Le camp de Nicolas Sarkozy estimait mardi avoir marqué des points importants dans le duel politico-judiciaire qu'il livre à l'ancien premier ministre Dominique de Villepin dans le procès Clearstream, après le témoignage de l'ancien maître espion, Philippe Rondot.

Ce témoignage apparaît, pour l'instant, comme l'un des moments clés à mi-parcours d'un procès qui doit s'achever le 23 octobre. Jusqu'à présent, Dominique de Villepin, accusé d'avoir trempé dans une machination pour déstabiliser Nicolas Sarkozy avant l'élection présidentielle de 2007 avait montré beaucoup d'assurance dans l'affirmation de son innocence, et avait même pu profiter de quelques erreurs du camp présidentiel.

«Le général Rondot avait réussi ses écrits et hier il a réussi son oral», s'est félicité mardi Me Thierry Herzog, avocat de Nicolas Sarkozy, au lendemain du témoignage du militaire qui a contredit la version de l'ex-premier ministre à plusieurs reprises.

Alors que le général a «déposé sous serment», a souligné l'avocat sur la radio Europe 1, Dominique de Villepin est «un prévenu comme les autres et à ce titre il a le droit de nier et de mentir».

«J'ai noté qu'hier soir contrairement à son habitude il ne s'était pas précipité vers les forêts de micros et de caméras et qu'il avait préféré partir par une porte dérobée», a encore relevé l'avocat qui représente Nicolas Sarkozy sur le banc des victimes de cette affaire.

Au premier jour du procès, le 21 septembre, Dominique de Villepin s'était présenté devant les journalistes: «Je sortirai libre et blanchi au nom du peuple français», avait-il lancé solennellement, dénonçant l'«acharnement» de Nicolas Sarkozy contre lui.

Si la déposition du général Rondot n'établit pas que Dominique de Villepin a participé à la manipulation qui a consisté à inscrire le nom de personnalités, dont celui de Nicolas Sarkozy, sur des listings bancaires afin de les discréditer en faisant croire qu'ils détenaient des comptes occultes, elle fragilise toutefois sa position.

L'ancien agent des services de renseignement, chargé en 2003-2004 d'enquêter sur l'affaire Clearstream, a en particulier affirmé que le nom de Nicolas Sarkozy avait été cité plusieurs fois en janvier 2004 lors d'une réunion consacrée à ces listings avec Dominique de Villepin. Ce que nie ce dernier.

Depuis le début du procès, l'ex-premier ministre et ennemi de Nicolas Sarkozy tient bon, répondant pied à pied à toutes les accusations portées contre lui. Il a en particulier passé sans encombre son interrogatoire par le tribunal.

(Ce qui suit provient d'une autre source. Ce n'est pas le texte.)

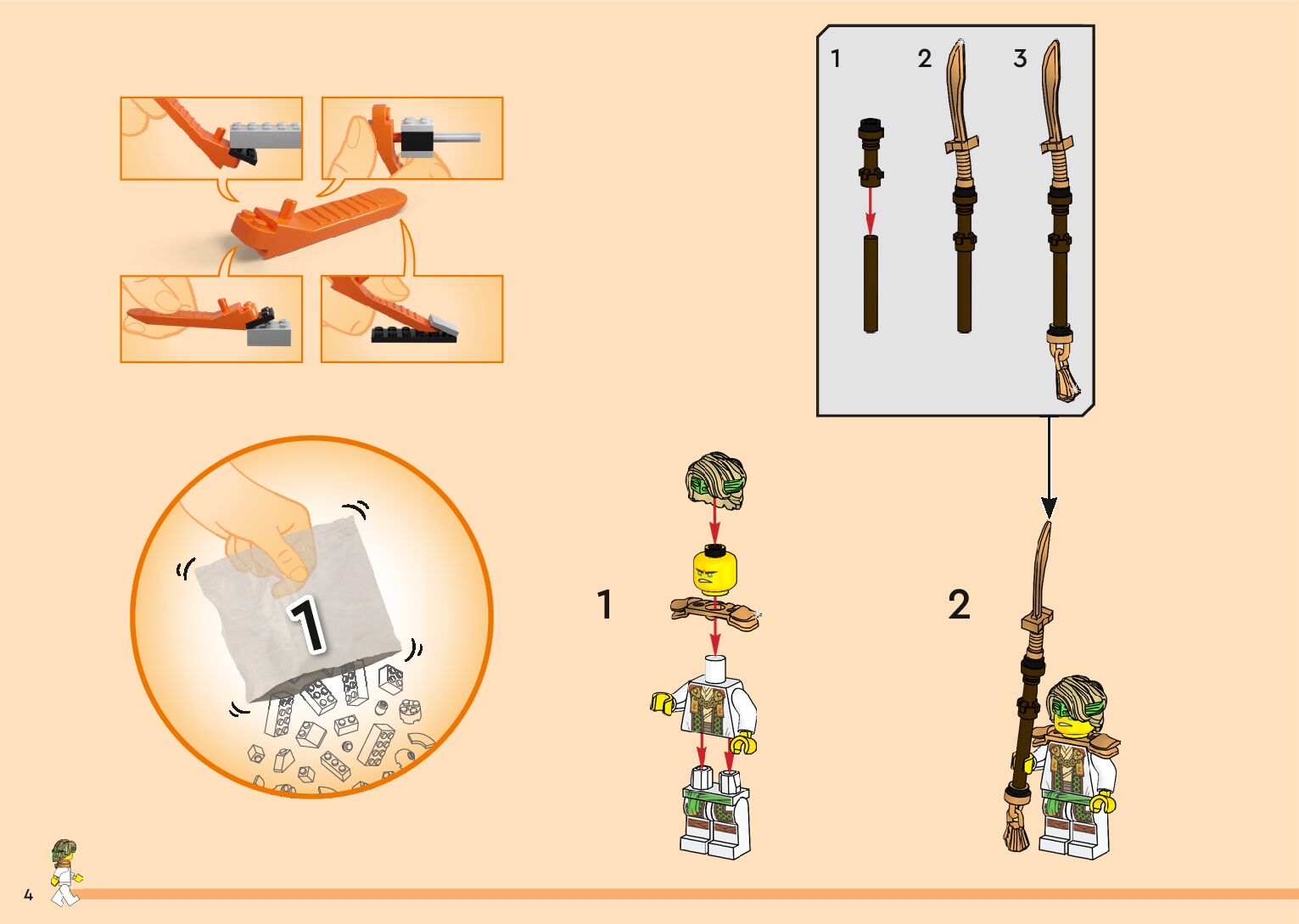 1 2 3

1

1

2

4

Ses contradicteurs et co-accusés, Jean-Louis Gergorin, ancien vice-président d'EADS, et Imad Lahoud, mathématicien et faussaire présumé des listings, sont jusque-là apparus peu crédibles: le premier se disant lui-même «obsédé des complots», le deuxième étant qualifié de «menteur» par l'accusation.

Dominique de Villepin, qui joue son avenir politique dans ce procès, a également su tirer parti d'un lapsus apparent de Nicolas Sarkozy. Interrogé depuis New York sur les grandes chaînes de télévision, le 23 septembre, le président français avait qualifié de «coupables» les inculpés du procès Clearstream, une atteinte à la «présomption d'innocence», principe de base du droit français.

Mardi, c'était au tour d'un célèbre juge financier Renaud van Ruymbeke, destinataire des fichiers falsifiés de l'affaire Clearstream, de témoigner devant le tribunal correctionnel de Paris.